There have been no reliable reports that our pets can become infected carriers and therefore shedders of COVID-19. However there is a very limited risk that if they are in direct contact with the virus, for example when handled by an infected owner, that they could become surface carriers of the virus, in the same way that door handles or surfaces could harbour the infection. However, the risk of this is still limited as their coats are porous and therefore don’t make a good surface for virus survival and spread. In reality the risk of infection would be higher for virus carried on plastic food packaging!
It has been incorrectly implied that all cats should be kept indoors. Whilst this may be sensible in some situations this is certainly not blanket advice at this time. If you are in close contact with your cat and you have symptoms of COVID-19 then keeping your cat indoors, if possible, is good practice, especially if they visit other households. However, this is not always feasible and forcing some cats to stay indoors can cause serious, stress-related illness. The prospect of having to keep all cats inside has caused distress for many owners and we would encourage anyone with concerns to contact us so we can advise based on your specific circumstances.

§ **Dataset**:
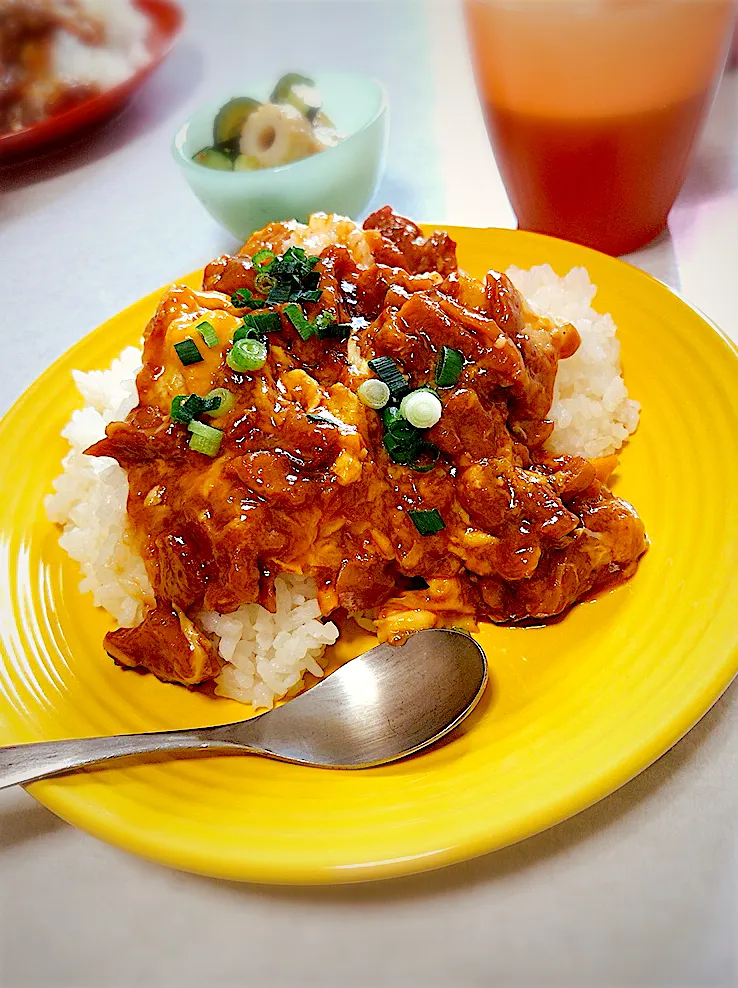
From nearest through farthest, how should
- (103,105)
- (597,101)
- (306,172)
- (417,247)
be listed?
(417,247), (597,101), (306,172), (103,105)

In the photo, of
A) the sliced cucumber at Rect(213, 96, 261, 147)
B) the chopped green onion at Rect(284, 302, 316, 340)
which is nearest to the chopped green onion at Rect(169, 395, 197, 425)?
the chopped green onion at Rect(284, 302, 316, 340)

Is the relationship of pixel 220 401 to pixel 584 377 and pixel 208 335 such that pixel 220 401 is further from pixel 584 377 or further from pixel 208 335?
pixel 584 377

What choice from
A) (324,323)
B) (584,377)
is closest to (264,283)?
(324,323)

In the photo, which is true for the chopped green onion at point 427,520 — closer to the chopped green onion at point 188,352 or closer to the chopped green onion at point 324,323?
the chopped green onion at point 324,323

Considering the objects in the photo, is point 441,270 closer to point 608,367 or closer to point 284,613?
point 608,367

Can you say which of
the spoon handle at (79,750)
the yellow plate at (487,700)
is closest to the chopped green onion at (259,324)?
the yellow plate at (487,700)

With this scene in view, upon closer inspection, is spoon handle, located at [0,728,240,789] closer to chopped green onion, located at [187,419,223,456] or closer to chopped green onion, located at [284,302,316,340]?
chopped green onion, located at [187,419,223,456]
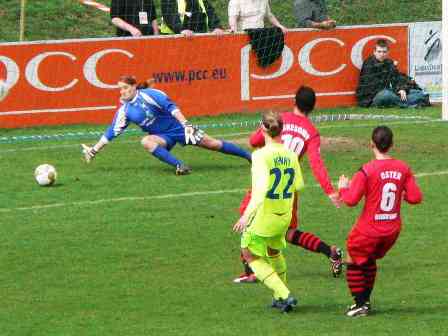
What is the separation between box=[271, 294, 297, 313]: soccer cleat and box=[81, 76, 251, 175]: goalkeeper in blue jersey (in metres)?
6.83

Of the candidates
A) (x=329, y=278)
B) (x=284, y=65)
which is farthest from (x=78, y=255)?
(x=284, y=65)

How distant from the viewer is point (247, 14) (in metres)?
23.2

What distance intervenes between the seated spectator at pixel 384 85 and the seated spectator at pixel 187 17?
9.11 feet

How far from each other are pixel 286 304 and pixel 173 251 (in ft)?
9.56

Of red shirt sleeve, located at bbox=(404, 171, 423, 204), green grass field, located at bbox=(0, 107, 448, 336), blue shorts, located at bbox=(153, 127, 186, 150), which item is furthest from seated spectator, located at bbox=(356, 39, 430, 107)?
red shirt sleeve, located at bbox=(404, 171, 423, 204)

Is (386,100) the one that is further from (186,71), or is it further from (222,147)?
(222,147)

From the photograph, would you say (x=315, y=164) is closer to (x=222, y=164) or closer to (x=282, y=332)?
(x=282, y=332)

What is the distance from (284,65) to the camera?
75.0 ft

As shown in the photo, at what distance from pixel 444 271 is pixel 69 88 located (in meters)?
10.9

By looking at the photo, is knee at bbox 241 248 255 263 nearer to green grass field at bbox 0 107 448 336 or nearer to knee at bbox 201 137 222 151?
green grass field at bbox 0 107 448 336

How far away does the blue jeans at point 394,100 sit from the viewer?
23203 millimetres

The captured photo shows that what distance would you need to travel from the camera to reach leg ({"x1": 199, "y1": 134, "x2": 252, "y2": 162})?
17156 mm

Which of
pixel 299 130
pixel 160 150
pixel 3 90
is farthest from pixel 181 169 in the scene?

§ **Problem A**: In the passage on pets and COVID-19, what makes a pet's coat a poor surface for the virus to survive and spread?
§ **Problem B**: Write the next paragraph of the passage on pets and COVID-19, following on from its final sentence.

§ **Exercise result A**: Pet coats are porous.

§ **Exercise result B**:
The message should be to take a sensible approach and maintain strict hygiene. Remember:
• Wash your hands before and after petting your dog or cat. This is always a good idea as your pet could carry bacteria and viruses of all sorts on their coats. It is also sensible to avoid rubbing your face into them at this time.
• If you have symptoms of COVID-19 then isolating your pet within your household, if possible, will reduce the theoretical risk of them carrying it to other people outside your household Otherwise try to limit your contact with them so as to avoid contaminating them – i.e. prevent petting and close contact with them and at times of closer contact, say when feeding, obey strict hygiene and possibly wear a mask to reduce spread.
• Avoid all interaction with other people’s pets. We know how tempting it is to say hello to every dog and cat you see while out on your daily walk but, as there is a very limited risk of surface infection spread, just avoid it at the moment. If you do stroke a dog or cat that isn’t yours then wash your hands straight away afterwards.
• If you have a regular visit from a neighbour’s cat then try to avoid interaction and keep them out of your home. This way there can be no risk to you from the cat – no matter how unlikely it is.
The take-home message is that risk of infection from pets to humans has not been proven and is likely to be negligible. However, common sense tells us that a pet that has been in contact with infected humans could carry virus on their coats, even though it is not a good surface for transmission. Therefore just adopt a sensible approach and maintain good hygiene.
There is no need at all to look at your pets in a different way. Our pets bring us a huge amount of comfort and joy - much needed at the moment. Don’t be concerned by poorly-worded media articles that promote fear – and that goes for everyday and not just now!